無収入生活がくれたごほうび

バッタ博士のブログ「砂漠のリアルムシキング」 http://d.hatena.ne.jp/otokomaeno/

【前野】4月にいちど帰ってきたときにいっぱいプレゼンをやって、多くの人と会って、身体もくたびれて。なんかこう……自分を面白がって、利用したいというか、そういう人たちがいっぱい来て。そういう人たちからのメールって無礼というか、バカにしてるというか「俺が取材してやるから、お前時間空けろ」みたいな。自分もブログでああいうバカなことしてるから、そう思われても当然なのかもしれないけど、雑な扱いをされているというか、研究者として見られてないんだなと……。

――こういう質問をしましょう。コミックバンドとしてデビューして、アニメの主題歌とか歌って人気が出たバンドがあるとします。セカンドアルバムも同じ路線でヒットしました。でもほんとうはシブいロックがやりたかった。サードアルバムでそれをやったところ、今までのファンがこう言うわけです。「そんなの、ぼくらの好きなバッタ博士じゃない」「定期収入を得て真面目に研究をしているバッタ博士は、もう俺たちのバッタ博士じゃない。面白くなくなった。裏切られた」と。無収入だから、アフリカだから、面白いプレゼンをするから、ブログに変なことを書くから応援していたのに、と。じっさい、今日までの間に博士を世に認知させてきた要素として、それらが大きかったことは事実だと思いますが。

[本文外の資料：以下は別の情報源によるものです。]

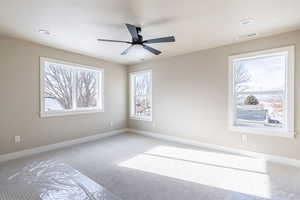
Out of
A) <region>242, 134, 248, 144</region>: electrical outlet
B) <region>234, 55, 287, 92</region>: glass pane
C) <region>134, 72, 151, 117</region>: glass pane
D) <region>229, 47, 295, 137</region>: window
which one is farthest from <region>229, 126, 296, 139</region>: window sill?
<region>134, 72, 151, 117</region>: glass pane

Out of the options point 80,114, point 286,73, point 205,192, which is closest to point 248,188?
point 205,192

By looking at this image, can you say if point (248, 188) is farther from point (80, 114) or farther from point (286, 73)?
point (80, 114)

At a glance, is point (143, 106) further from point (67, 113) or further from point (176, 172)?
point (176, 172)

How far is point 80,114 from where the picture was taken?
4.39 meters

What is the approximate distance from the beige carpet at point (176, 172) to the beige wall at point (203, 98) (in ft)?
1.40

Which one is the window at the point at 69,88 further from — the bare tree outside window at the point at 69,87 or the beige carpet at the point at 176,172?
the beige carpet at the point at 176,172

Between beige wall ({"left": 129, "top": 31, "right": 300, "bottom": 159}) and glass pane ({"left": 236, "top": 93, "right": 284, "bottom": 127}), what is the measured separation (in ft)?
0.89

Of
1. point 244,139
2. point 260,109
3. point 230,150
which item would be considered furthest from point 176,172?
point 260,109

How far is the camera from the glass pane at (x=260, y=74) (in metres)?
3.11

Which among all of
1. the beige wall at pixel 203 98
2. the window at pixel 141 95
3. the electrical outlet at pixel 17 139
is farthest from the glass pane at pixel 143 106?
the electrical outlet at pixel 17 139

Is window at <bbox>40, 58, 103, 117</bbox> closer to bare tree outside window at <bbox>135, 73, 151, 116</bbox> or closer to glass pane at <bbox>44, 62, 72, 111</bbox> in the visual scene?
glass pane at <bbox>44, 62, 72, 111</bbox>

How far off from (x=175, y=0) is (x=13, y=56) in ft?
11.4

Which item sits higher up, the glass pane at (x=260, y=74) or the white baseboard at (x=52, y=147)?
the glass pane at (x=260, y=74)

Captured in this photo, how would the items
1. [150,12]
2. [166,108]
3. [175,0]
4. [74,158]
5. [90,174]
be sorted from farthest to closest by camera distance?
[166,108]
[74,158]
[90,174]
[150,12]
[175,0]
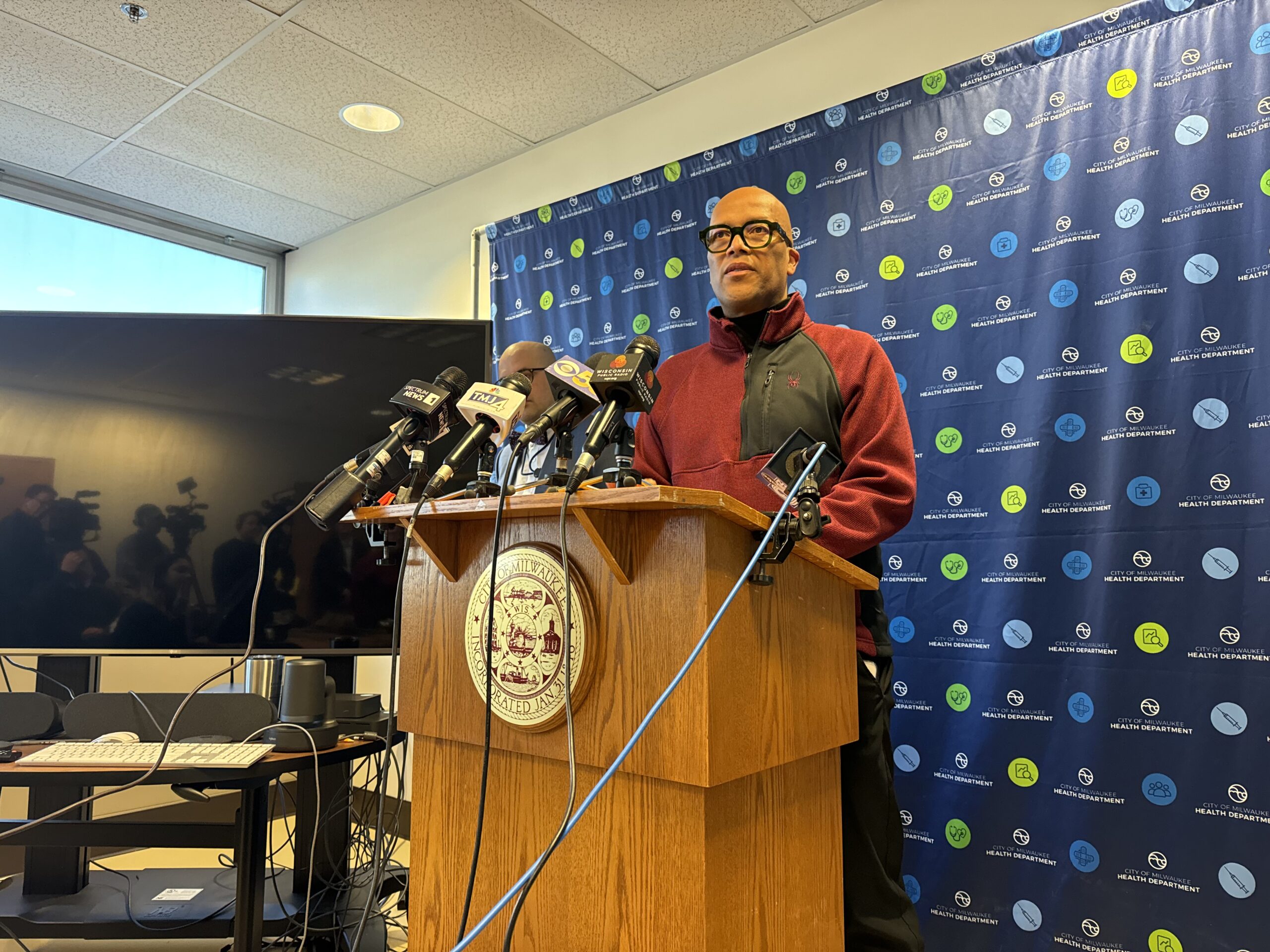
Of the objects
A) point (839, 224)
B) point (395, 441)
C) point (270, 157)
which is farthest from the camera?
point (270, 157)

【前野】ああ……。そこは、ひとつ考えていることがあって。白眉に応募するときの申請書に書いたんです。読みます。

《私は昆虫学者のファーブルに憧れて研究者の道に進みました。彼のように自分で知りたいと思ったことを物やテクニックに捕らわれず、工夫をして自分で知れる研究者を目指しています。また研究成果だけではなく、研究の「過程」や研究者の「生態」などこれまであまり表に出なかったところも国民に魅せることで、老若男女問わず皆を楽しませる研究者になりたいと考えています。そういったことを通じて「こんな研究者は見たことがない」と常に人を驚かすことができ、「前野しかいない」「前野がいて良かった」と思われるような研究者像を追い求めています》

自分は、研究内容とエンターテインメントを組み合わせていきたいんです。自分の手元には、論文になっていないデータがものすごくたまっていて、これからはそれを論文にしていきたいんです。ここまでちょっと研究のほうがおろそかになっているので、これまでの3年間を、ここからの1年2年で論文にしていくと、バランスが良くなる。でも、これまでの3年をまとめるのに1~2年かかる。この3年、ブログを見て自分を応援してくれたみんなには「ごめん、まとめるからちょっと待って」と。自分、白眉に受かったあとブログの更新頻度も激減してるんですけど、モーリタニアでバッタが大発生していて、そういうときにブログを書く時間はちょっと取れない。写真とか記録はたくさん撮っているので、そういうものを落ちついたら本にして、みんなに楽しんでもらえればと思っています。「あいつ、もうつまんねえ」と離れていく人もいるのかもしれないけれど、きちっと説明すれば、きっとみんなわかってくれると思います。バカなことをするだけでなくて、研究者としてやっているということを見せていかないと、ただのタレントとして終わってしまう。ほかの研究者にも迷惑をかけてしまう。きちっとやることをやれば、「おお、あいつ研究もすごいし、面白い」と言ってもらえる。ちびっこたちにも「研究者、すげえ。楽しそう」と思ってもらえる。

――おカネがないという体験をしたことで、この先、定期収入を得てからも役に立ちそうなことは何ですか。

【前野】無収入のときに「ああ、自分はそこまでしてバッタの研究がやりたいのか」と確信できたことです。不幸な目に遭えば何かを恨んだりするのかもしれないけれど、出てきたことばは「ドンマイ」だけだった。そこまでバッタの研究が好きなんだから、自分の好きなようにやればいい、と思うことができました。胸張って「無収入です」と言えたのは、それがあったからです。それが無収入が自分にくれたごほうびです。